Kevin Weil on Leading Product at Planet, Earth Observation, Going Public, and Ukraine

EPISODE SUMMARY

On this week’s episode of the Pathfinder podcast, Ryan sits down with Kevin Weil, president of product and business at Planet ($PL), a ~$1.3B Earth-imaging company based in San Francisco.

EPISODE NOTES

Kevin joined Planet last April to accelerate software and data product development (or help the company move “up the stack”). Before he worked in commercial space, Kevin held leadership roles at Silicon Valley mainstays that have become household names, like Twitter and Instagram. He managed products with hundreds of millions of daily active users.

Pathfinder is brought to you by SpiderOak Mission Systems — www.spideroak-ms.com — an industry leader in space cybersecurity.

*SNEAK PEEK*

  • Kevin’s journey from studying particle physics to Silicon Valley startups and quickly shipping code
  • Twitter’s leadership taking a chance on Kevin and how he grew with the company from 2009 to 2016
  • Working at an autonomous Instagram and eventually cofounding Meta’s cryptocurrency project
  • What convinced Kevin to jump ship to the new space industry?
  • How much of Kevin’s experience was transferable from the consumer social world to product at Planet?
  • Selling to governments vs. commercial users
  • The “one-to-many” model and what Planet does differently than competitors
  • Going public via SPAC and the pressures of being publicly traded
  • “Our growth is accelerating” and “we have a proven business model”
  • Acquiring VanderSat and launching Planetary Variables
  • Planet imagery shaping the general public’s understanding of the Ukraine war
  • “Bringing transparency is a massive positive, even if sometimes that means you capture some of the bad things that happen in the world.”
  • How does Planet prevent abuse or misuse of its data and imagery?
  • What does Kevin wish he could change overnight in the EO industry?

*CHAPTERS*

0:00 – Intro 

2:00 – Rundown of Kevin’s résumé, from studying particle physics to quickly shipping code at startups and eventually running product at consumer apps that became household names 

4:19 – Joining Twitter in ‘09…and growing with the company until he departed in ‘16 

5:07 – Running product at Instagram, while the Facebook division was still relatively autonomous 

7:07 – What convinced Kevin to jump ship to the new space industry? 

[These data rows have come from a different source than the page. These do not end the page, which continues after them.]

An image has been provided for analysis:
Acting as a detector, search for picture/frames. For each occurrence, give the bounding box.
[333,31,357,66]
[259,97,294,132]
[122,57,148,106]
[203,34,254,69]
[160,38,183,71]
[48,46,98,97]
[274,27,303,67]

9:11 – Launching what into space?! Unpacking the tech tailwinds powering the cubesat and smallsat revolutions

11:51 – A simple walkthrough of what Planet’s constellation does daily

13:30 –  the Silicon Valley-style startup product management playbook…What cringe “best practices,” if any, did Kevin take from consumer social to Planet? 

15:07 – Where is the EO (Earth observation) industry at today, in terms of maturity and adoption? 

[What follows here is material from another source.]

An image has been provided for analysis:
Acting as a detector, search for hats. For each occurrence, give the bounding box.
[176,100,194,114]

18:01 – On selling to both governments and commercial users…and when the “flippening,” as Ryan calls it, may happen 

21:26 – Expanding on Planet’s “one-to-many” model 

24:20 – The trials and tribulations of being a publicly traded company

27:50 – Will SPAC turbulence have a lasting impact on future funding? 

30:00 – How Planet processes their data 

33:00 – Case study: VanderSat acquisition and Planetary Variables

35:23 – Switching gears to Ukraine, and Planet imagery’s role in shaping the world’s understanding of what’s happening on the ground 

36:40 – The value of the daily Earth-imaging scans, as it relates to Ukraine and Russian aggression

37:55 – The geopolitical value of unclassified commercial satellite imagery for governments, who can point to the data and say: “This happened. You don’t have to take our word for it.”

41:55 – Buzzfeed researchers noticing pixelated map tiles on Baidu, digging in to Planet data, and making an ugly discovery

43:45 – Mental health and content moderation

46:15 – What safeguards Planet puts in place to prevent abuse or misuse of its data 

48:30 – Genie in a bottle question…What’s one thing that Kevin wishes could change overnight in the EO industry? 

52:30 – Will more engineers follow in Kevin’s footsteps, and move from Big Tech companies to commercial space?